Alfresco is a content management system that comes in two flavours – the open source Alfresco Labs and Alfresco Enterprise Edition.  I only looked at the open source version.  There’s quite a lot to look at, and unfortunately (as is too often the case) the documentation leaves a lot to be desired.  I was soon lost in a sea of versions of the applications and various ways of accessing content.  I was still none too clear how, or if it could be linked in with our existing application without significant work.

The first step was to install Alfresco… but which version?  The easiest thing to do is install the fully featured Alfresco Labs 3 and run that initially to investigate what Alfresco can do.  Eventually I would need to deploy it in JBoss, but first things first… This also gives you the option of cheating later and using some of the programs installed by default when they’re missing in a more customised deployment.

### WHAT TO PRODUCE
Retype the Alfresco passage word for word, from start to finish.

### SUPPLIED DATA
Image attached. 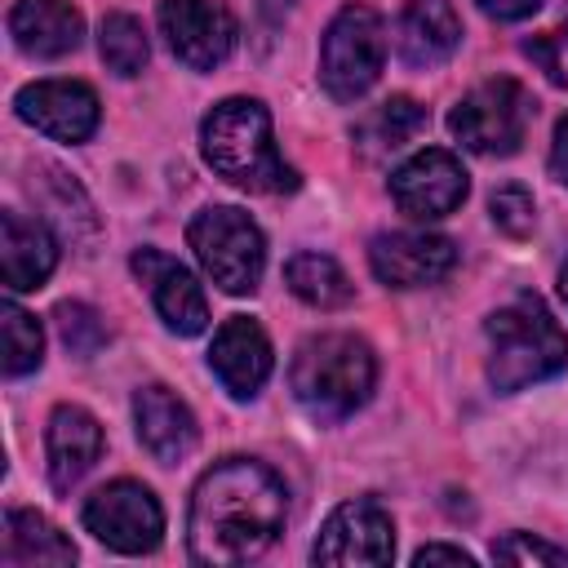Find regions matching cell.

### RESPONSE FOR THIS EXERCISE
Alfresco is a content management system that comes in two flavours – the open source Alfresco Labs and Alfresco Enterprise Edition.  I only looked at the open source version.  There’s quite a lot to look at, and unfortunately (as is too often the case) the documentation leaves a lot to be desired.  I was soon lost in a sea of versions of the applications and various ways of accessing content.  I was still none too clear how, or if it could be linked in with our existing application without significant work.

The first step was to install Alfresco… but which version?  The easiest thing to do is install the fully featured Alfresco Labs 3 and run that initially to investigate what Alfresco can do.  Eventually I would need to deploy it in JBoss, but first things first… This also gives you the option of cheating later and using some of the programs installed by default when they’re missing in a more customised deployment.